Description of problem: openvpn can't bind to UDP ports Version-Release number of selected component (if applicable): not sure whether this was with selinux-policy-targeted-2.6.4-21.fc7 or the F7-pristine 2.6.4-8.fc7 How reproducible: Every time Steps to Reproduce: 1.Set up openvpn to listen for connections on a given UDP port (regardless of whether it's on boot or later) Actual results: type=AVC msg=audit(1183081488.432:32): avc: denied { name_bind } for pid=2969 comm="openvpn" src=7189 scontext=system_u:system_r:openvpn_t:s0 tcontext=system_u:object_r:port_t:s0 tclass=udp_socket type=SYSCALL msg=audit(1183081488.432:32): arch=c000003e syscall=49 success=no exit=-13 a0=4 a1=7fff2cb2f1e0 a2=10 a3=0 items=0 ppid=2950 pid=2969 auid=4294967295 uid=0 gid=0 euid=0 suid=0 fsuid=0 egid=0 sgid=0 fsgid=0 tty=(none) comm="openvpn" exe="/usr/sbin/openvpn" subj=system_u:system_r:openvpn_t:s0 key=(null) Jun 28 22:44:48 <host> openvpn[2969]: OpenVPN 2.1_rc4 x86_64-redhat-linux-gnu [SSL] [LZO2] [EPOLL] built on Apr 26 2007 Jun 28 22:44:48 <host> openvpn[2969]: TCP/UDP: Socket bind failed on local address <IP>:7189: Permission denied Expected results: No such errors Additional info:
I've just confirmed that the problem still occurs with selinux-policy-targeted-2.6.4-21.fc7
Ok is port 7189 a default port for openvpn?
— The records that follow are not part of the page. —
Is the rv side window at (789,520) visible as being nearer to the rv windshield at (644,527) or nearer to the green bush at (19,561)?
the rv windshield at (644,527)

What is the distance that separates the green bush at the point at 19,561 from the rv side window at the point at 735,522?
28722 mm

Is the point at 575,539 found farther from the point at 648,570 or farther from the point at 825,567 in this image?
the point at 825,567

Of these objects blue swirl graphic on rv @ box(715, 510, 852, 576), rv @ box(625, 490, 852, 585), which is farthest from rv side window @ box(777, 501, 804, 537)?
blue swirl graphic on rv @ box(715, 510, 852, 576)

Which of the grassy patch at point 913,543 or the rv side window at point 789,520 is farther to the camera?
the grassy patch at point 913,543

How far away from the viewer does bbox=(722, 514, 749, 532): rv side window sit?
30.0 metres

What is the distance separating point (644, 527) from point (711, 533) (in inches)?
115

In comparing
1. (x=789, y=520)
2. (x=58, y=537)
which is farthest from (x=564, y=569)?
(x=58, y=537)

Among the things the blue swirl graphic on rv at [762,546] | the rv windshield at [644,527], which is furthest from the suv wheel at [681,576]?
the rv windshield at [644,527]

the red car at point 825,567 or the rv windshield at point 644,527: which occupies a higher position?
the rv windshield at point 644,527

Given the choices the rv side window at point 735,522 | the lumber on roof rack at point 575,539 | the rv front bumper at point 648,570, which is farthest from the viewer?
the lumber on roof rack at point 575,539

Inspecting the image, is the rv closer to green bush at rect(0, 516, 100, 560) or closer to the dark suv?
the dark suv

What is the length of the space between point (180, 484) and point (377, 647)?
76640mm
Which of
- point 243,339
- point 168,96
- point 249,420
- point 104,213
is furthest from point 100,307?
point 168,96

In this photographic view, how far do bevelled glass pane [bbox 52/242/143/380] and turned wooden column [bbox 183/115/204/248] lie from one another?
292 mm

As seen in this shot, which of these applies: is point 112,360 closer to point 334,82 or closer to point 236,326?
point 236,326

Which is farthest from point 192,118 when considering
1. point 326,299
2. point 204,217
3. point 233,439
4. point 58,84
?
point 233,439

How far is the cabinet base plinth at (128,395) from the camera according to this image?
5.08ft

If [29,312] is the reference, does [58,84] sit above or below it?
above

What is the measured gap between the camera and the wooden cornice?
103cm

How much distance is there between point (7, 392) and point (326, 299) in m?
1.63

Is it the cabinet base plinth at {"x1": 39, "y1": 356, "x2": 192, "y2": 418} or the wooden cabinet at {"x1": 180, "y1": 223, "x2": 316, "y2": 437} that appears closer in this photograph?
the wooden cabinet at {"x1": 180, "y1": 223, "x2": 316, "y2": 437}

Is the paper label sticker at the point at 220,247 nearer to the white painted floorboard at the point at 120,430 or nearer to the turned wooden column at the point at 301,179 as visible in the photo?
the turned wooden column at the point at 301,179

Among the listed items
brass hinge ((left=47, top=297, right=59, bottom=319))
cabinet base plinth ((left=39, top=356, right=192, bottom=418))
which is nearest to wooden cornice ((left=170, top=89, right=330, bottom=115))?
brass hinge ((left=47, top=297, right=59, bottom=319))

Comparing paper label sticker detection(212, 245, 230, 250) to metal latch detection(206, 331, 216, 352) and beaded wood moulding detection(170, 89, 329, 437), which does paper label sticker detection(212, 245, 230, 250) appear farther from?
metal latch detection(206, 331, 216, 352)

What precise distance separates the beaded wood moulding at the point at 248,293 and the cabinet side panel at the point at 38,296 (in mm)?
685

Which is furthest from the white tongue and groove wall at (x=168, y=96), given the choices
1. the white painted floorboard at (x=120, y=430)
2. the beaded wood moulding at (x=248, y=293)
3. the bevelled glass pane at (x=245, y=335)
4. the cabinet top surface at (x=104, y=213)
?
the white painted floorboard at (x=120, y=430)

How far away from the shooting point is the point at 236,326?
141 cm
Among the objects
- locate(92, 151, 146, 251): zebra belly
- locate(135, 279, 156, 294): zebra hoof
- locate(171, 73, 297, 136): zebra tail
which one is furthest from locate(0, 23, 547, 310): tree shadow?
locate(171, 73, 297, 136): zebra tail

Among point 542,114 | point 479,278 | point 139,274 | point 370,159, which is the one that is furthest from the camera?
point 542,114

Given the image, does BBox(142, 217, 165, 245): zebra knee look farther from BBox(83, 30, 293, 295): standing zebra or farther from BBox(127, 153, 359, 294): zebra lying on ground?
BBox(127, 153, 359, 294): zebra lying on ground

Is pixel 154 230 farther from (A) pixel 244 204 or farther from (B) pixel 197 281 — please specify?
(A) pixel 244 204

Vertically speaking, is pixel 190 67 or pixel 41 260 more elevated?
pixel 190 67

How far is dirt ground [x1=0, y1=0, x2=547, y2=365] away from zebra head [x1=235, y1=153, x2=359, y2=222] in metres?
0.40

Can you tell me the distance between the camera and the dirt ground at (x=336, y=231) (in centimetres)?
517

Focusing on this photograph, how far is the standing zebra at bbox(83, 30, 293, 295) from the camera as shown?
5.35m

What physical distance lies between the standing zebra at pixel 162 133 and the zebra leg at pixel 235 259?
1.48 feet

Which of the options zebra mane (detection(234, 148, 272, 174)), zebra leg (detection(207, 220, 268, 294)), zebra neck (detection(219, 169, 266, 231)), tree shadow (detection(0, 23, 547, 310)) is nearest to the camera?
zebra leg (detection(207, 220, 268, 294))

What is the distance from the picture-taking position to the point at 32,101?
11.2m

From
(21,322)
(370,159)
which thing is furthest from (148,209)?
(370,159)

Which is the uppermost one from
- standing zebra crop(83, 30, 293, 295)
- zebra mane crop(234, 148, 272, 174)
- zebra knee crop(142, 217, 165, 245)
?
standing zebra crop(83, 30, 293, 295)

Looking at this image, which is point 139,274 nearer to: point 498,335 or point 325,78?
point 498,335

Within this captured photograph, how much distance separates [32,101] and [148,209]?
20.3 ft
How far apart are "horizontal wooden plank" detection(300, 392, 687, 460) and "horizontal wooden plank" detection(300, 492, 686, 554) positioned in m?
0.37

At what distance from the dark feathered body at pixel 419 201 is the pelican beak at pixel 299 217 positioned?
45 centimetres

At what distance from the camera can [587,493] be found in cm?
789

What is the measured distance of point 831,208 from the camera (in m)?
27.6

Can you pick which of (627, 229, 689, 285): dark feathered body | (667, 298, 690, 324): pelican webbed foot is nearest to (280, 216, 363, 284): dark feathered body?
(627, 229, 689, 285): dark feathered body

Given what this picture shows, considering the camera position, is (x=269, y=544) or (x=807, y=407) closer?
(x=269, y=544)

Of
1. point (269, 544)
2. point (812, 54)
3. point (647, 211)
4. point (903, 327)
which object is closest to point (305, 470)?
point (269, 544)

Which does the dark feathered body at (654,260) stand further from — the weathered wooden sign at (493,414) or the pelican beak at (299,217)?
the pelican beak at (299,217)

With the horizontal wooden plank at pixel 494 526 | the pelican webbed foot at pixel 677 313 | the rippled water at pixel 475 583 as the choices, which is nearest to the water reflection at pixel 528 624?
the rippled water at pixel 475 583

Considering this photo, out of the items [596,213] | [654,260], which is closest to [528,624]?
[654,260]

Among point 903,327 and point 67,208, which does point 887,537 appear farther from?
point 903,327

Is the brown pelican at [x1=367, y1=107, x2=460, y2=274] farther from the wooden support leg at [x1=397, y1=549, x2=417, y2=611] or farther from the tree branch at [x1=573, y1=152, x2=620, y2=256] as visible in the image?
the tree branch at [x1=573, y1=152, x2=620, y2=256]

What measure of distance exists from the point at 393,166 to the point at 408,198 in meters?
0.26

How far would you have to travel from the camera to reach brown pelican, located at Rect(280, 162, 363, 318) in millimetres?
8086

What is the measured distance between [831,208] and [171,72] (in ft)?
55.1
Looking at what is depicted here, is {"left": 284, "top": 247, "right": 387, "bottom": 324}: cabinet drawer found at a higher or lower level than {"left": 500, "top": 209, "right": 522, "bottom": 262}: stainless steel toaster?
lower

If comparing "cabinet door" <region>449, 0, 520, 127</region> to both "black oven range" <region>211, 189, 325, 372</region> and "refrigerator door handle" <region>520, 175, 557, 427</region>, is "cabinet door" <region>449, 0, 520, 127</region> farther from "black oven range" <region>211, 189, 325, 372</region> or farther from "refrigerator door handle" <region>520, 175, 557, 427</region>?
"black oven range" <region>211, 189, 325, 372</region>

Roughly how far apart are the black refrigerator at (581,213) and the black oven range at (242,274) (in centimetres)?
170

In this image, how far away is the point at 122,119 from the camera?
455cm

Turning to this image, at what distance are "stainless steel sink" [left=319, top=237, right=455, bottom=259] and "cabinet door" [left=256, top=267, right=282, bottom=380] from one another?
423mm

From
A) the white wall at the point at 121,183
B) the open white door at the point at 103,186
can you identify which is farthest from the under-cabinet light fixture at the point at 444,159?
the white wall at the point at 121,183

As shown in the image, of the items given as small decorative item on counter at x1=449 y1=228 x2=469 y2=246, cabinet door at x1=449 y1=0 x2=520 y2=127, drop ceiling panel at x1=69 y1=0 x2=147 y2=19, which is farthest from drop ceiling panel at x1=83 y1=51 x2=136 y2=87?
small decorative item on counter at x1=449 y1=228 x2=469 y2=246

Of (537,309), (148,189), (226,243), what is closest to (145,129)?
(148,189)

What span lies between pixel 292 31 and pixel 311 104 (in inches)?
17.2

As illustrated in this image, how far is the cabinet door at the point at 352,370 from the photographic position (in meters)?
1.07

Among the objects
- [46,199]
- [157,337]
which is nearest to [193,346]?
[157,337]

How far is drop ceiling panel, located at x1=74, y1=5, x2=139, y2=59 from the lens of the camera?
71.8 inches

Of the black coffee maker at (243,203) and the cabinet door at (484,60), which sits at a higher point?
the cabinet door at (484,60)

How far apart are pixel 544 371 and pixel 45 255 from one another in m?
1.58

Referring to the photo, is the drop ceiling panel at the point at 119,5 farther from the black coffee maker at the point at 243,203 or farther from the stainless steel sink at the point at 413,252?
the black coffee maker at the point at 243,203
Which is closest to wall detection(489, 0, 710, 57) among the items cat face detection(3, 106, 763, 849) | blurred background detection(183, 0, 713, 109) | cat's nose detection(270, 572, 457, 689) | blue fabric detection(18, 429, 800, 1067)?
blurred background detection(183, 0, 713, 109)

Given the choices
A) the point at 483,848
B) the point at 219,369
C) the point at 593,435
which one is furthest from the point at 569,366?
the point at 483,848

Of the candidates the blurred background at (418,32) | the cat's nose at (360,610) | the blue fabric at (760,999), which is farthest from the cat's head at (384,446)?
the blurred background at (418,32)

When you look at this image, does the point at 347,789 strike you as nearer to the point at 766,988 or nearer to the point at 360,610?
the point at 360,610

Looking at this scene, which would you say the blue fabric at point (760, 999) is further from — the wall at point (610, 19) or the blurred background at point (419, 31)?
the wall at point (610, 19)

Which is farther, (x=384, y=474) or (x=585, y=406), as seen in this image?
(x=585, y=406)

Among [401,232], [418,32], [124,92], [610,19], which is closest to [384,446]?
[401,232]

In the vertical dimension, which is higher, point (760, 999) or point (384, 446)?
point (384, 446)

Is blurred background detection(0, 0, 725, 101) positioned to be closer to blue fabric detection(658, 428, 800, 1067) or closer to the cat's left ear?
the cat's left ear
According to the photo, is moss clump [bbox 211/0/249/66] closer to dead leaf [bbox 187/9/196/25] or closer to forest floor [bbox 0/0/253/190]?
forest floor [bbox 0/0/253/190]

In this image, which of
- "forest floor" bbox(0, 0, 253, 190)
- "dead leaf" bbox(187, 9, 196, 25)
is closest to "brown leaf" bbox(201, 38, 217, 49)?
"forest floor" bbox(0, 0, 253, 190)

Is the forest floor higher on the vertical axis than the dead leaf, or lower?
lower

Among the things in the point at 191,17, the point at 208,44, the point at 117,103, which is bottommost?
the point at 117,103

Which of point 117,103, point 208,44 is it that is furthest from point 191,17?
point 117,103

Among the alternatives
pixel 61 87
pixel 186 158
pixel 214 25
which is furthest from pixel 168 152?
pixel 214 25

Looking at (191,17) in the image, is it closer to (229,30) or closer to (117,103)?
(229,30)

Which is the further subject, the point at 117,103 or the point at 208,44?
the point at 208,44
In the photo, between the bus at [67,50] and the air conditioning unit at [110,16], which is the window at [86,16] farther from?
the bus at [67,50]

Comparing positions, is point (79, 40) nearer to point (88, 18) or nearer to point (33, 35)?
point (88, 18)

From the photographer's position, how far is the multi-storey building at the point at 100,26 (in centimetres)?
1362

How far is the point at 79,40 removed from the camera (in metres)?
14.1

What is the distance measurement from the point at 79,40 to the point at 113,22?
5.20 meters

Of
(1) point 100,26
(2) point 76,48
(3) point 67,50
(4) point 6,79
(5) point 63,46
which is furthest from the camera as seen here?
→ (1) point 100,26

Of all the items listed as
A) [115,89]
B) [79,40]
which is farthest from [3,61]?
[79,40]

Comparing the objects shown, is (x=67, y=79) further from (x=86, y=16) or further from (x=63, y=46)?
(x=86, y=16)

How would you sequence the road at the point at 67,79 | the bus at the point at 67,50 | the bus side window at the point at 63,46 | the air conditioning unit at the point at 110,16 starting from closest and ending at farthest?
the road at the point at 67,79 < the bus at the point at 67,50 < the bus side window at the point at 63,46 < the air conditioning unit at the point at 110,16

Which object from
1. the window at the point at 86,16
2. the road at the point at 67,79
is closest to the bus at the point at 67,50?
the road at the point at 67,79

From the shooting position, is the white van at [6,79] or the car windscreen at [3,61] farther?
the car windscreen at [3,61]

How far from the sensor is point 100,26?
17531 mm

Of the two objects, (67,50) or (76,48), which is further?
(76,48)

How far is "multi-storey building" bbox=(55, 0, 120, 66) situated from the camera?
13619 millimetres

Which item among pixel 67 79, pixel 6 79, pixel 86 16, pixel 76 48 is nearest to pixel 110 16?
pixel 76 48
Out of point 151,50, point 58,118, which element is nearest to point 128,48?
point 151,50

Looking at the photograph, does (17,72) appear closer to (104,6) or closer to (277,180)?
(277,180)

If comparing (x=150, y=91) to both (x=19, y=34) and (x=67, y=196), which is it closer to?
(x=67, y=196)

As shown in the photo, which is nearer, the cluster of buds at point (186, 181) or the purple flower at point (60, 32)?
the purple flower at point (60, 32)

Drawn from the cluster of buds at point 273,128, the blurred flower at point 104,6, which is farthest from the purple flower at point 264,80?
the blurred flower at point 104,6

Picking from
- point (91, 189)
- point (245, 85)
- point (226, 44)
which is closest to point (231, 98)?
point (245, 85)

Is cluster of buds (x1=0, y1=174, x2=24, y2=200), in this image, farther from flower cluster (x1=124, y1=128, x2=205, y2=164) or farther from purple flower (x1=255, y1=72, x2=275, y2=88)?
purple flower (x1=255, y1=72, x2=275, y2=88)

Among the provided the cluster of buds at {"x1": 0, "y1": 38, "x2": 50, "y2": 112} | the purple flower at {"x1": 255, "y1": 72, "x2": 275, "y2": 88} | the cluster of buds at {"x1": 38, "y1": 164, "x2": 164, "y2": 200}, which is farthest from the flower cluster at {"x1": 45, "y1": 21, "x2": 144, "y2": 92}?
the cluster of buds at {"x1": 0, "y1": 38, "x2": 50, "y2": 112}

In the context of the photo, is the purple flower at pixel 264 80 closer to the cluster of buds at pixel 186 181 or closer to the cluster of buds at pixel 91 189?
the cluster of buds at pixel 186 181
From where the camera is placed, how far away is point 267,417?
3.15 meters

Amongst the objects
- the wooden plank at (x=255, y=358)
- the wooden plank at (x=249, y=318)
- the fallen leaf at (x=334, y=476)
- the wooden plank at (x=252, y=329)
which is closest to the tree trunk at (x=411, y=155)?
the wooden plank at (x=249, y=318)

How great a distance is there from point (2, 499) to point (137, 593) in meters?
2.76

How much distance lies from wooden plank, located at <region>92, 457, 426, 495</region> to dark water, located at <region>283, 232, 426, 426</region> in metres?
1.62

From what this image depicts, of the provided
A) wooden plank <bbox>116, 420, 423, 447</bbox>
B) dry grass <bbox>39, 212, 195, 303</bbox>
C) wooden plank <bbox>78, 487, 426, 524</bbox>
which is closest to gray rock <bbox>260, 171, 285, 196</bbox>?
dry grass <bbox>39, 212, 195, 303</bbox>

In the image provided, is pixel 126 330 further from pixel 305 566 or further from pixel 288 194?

Or is this something that you setup in a configuration? Or does openvpn select udp ports randomly to listen on? The system is setup to allow openvpn to listen on port 1194 If this is just your configuration you can add this port by executing semanage port -a -T openvpn_port_t -P udp 7189
I didn't even know that it had default ports. A single port won't do, though, I have multiple vpn configurations on some boxes, each using different ports. Thanks for the tip on semanage; it's not clear to me, after reading the man page, whether the setting survives reboot (or whether it requires a policy reload to become effective). I'll figure that out, but you may want to take a note to improve the manual in this regard. I can file a separate bug on that, if you like. Thanks again,
Yes semanage survives reboots. All policy changes do except setting booleans. If you specify the setsebool -P they are permanant.